Kusanti Abdul-Salaam, birth name Andy Colbert, (born March 29, 1975) is a former Arena Football wide receiver/defensive back who played for the Portland Forest Dragons, Oklahoma Wranglers, Tampa Bay Storm and Georgia Force. He played college football at UCLA.

Highschool
Kusanti attended John Muir High School. He lettered in football where he played quarterback and defensive back, track where he was a sprinter and hurdler, and basketball where he played point guard. He received a full scholarship to UCLA.

Name change
After a 35–17 loss to Arizona Andy Colbert changed his name to Kusanti Abdul-Salaam due to his conversion to the Islamic faith. The name literally means: "He that is servant of Allah, with peace and salvation."

Post career
After college Abdul-Salaam went to Denmark to play professional football. In Denmark he played Runningback, Wide Receiver, and Defensive Back.

....................

(WORK TO COMPLETE)
**a.** Locate each line of the records that contains the word "neighboring", and copy those lines.
**b.** Resume the Kusanti Abdul-Salaam biography, picking up after its final sentence.
The Kusanti Abdul-Salaam biography and the records come from separate, unrelated sources.

....................

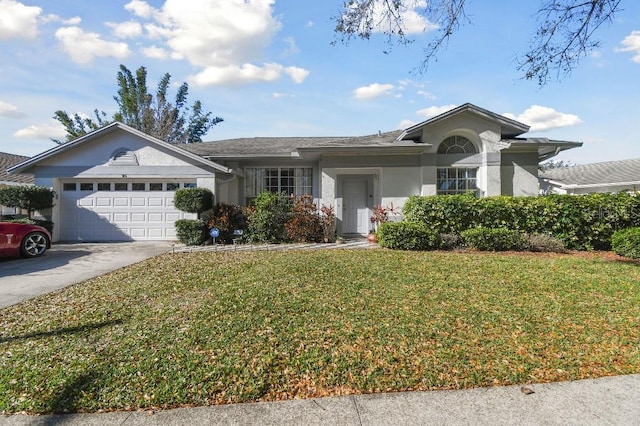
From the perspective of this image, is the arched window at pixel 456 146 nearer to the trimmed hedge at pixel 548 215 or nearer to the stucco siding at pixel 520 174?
the stucco siding at pixel 520 174

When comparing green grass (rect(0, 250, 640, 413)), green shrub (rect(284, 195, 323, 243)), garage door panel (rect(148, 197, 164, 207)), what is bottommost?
green grass (rect(0, 250, 640, 413))

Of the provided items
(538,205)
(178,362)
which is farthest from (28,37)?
(538,205)

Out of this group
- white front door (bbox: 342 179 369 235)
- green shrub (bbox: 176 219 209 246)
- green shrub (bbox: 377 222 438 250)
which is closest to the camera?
green shrub (bbox: 377 222 438 250)

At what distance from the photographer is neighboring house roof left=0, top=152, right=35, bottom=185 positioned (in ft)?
51.8

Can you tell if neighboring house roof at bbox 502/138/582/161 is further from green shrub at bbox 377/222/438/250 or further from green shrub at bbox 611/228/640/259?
green shrub at bbox 377/222/438/250

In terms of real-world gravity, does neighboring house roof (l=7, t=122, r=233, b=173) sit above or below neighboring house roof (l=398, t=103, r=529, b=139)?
below

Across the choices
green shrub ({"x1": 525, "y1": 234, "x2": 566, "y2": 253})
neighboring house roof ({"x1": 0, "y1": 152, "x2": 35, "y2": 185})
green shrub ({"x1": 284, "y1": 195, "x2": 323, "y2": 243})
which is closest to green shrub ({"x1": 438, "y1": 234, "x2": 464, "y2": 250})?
green shrub ({"x1": 525, "y1": 234, "x2": 566, "y2": 253})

....................

(RESULTS FOR THE EXERCISE)
**a.**
At what distance from the photographer is neighboring house roof left=0, top=152, right=35, bottom=185 positioned (in ft)?
Can you tell if neighboring house roof at bbox 502/138/582/161 is further from green shrub at bbox 377/222/438/250 or further from green shrub at bbox 611/228/640/259?
In terms of real-world gravity, does neighboring house roof (l=7, t=122, r=233, b=173) sit above or below neighboring house roof (l=398, t=103, r=529, b=139)?
neighboring house roof ({"x1": 0, "y1": 152, "x2": 35, "y2": 185})

**b.**
Portland Forest Dragons
Kusanti played for the Portland Forest Dragons in 1999.

Oklahoma Wranglers
Kusanti played with former UCLA team mate kicker Chris Sailer.

Georgia Force
In 2001, Kusanti was the pick in the 2nd round of the 2001 Arena Football League dispersal draft by the Georgia Force, a new franchise team that year.

Personal
Kusanti graduated with a B.A. in History. He works as a barber and also provides home health care for the handicap. He is currently working to become a professor in History. In 2008, he began coaching for the Pasadena Polytechnical School.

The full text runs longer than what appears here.